- [Records to use]
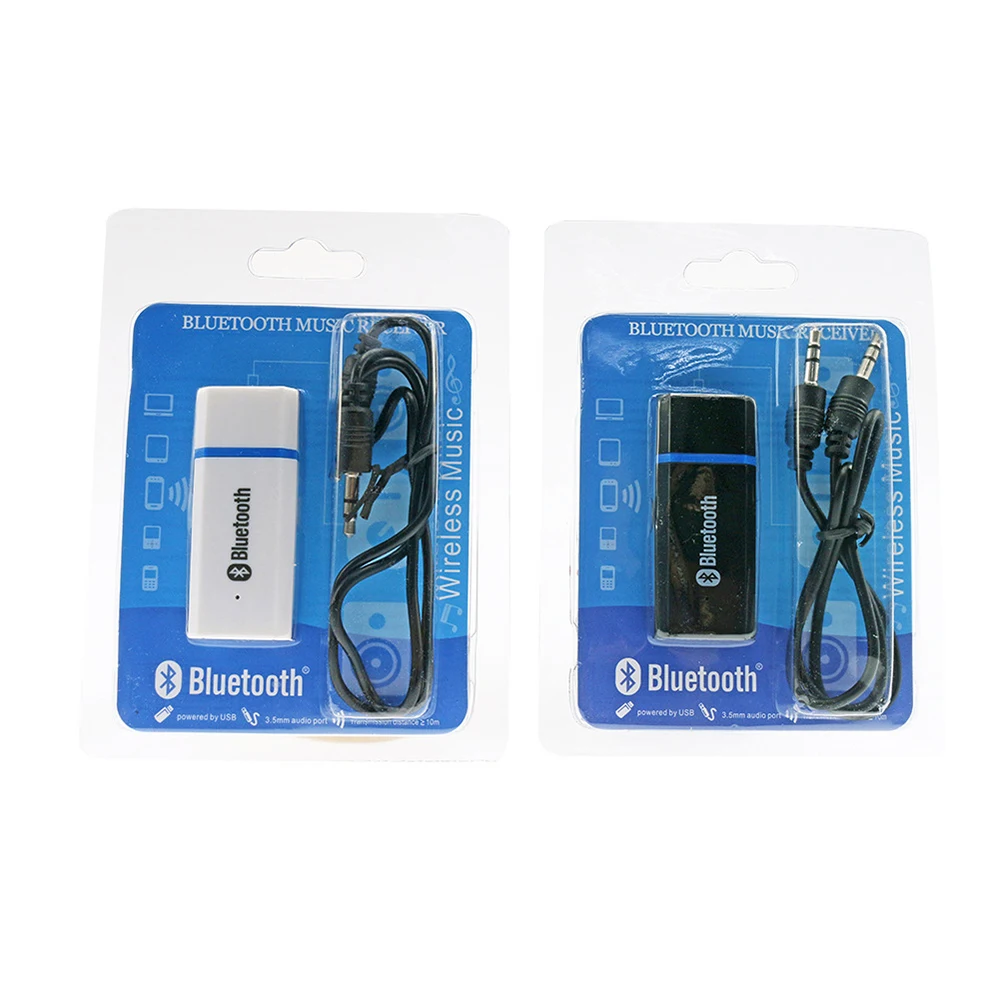 Проводной приемник bluetooth стерео advanced audio Bluetooth Mp3 автомобиля Usb громкой связи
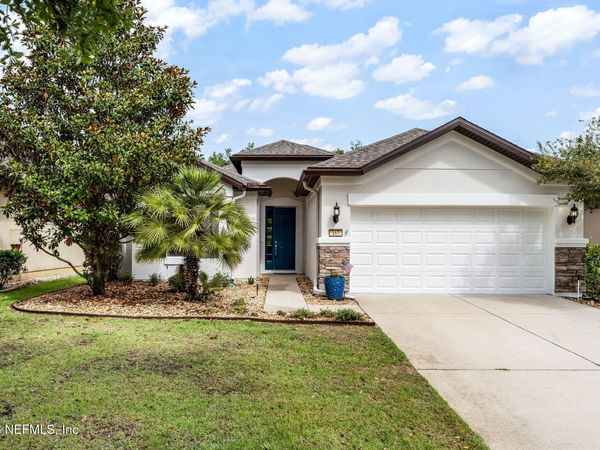 163 HAMMOCKS LANDING Drive, Ponte Vedra, FL 32081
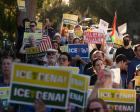 Ice is about to become the biggest police force in the US | Judith Levine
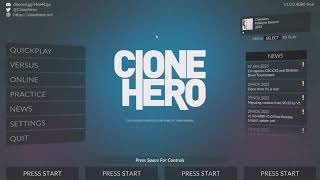 How To Install Clone Hero In 2023 [upl. by Aihsital]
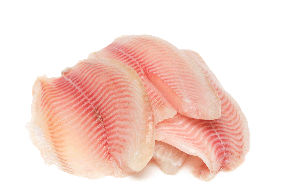 Fresh Seafood Department White Bass, 1 pound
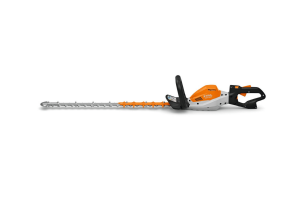 Taille Haie STIHL batterie AP HSA 130.0 R, 600mm/24"
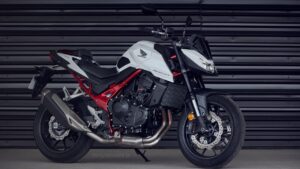 Honda CB750 Hornet Price 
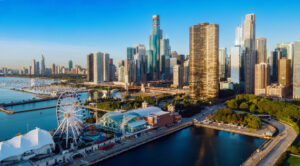 Chicago International Boat Show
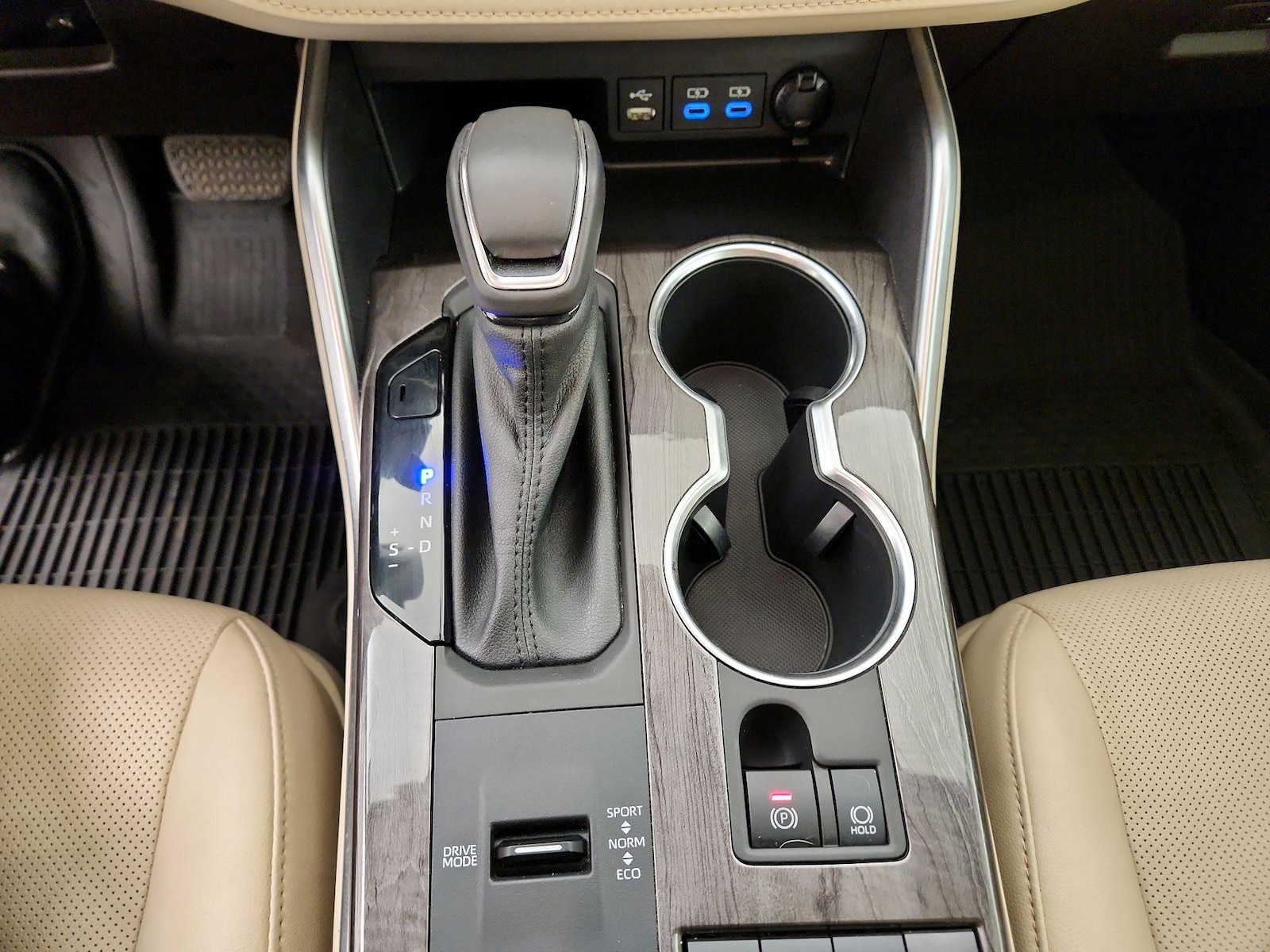 2022 Toyota Highlander Platinum - Photo 19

- [Problem description] Write out the entries above as a numbered list, with no blank lines. Leave the pictures out and keep only the text.

- [Solution]
1.  Проводной приемник bluetooth стерео advanced audio Bluetooth Mp3 автомобиля Usb громкой связи
2.  163 HAMMOCKS LANDING Drive, Ponte Vedra, FL 32081
3.  Ice is about to become the biggest police force in the US | Judith Levine
4.  How To Install Clone Hero In 2023 [upl. by Aihsital]
5.  Fresh Seafood Department White Bass, 1 pound
6.  Taille Haie STIHL batterie AP HSA 130.0 R, 600mm/24"
7.  Honda CB750 Hornet Price 
8.  Chicago International Boat Show
9.  2022 Toyota Highlander Platinum - Photo 19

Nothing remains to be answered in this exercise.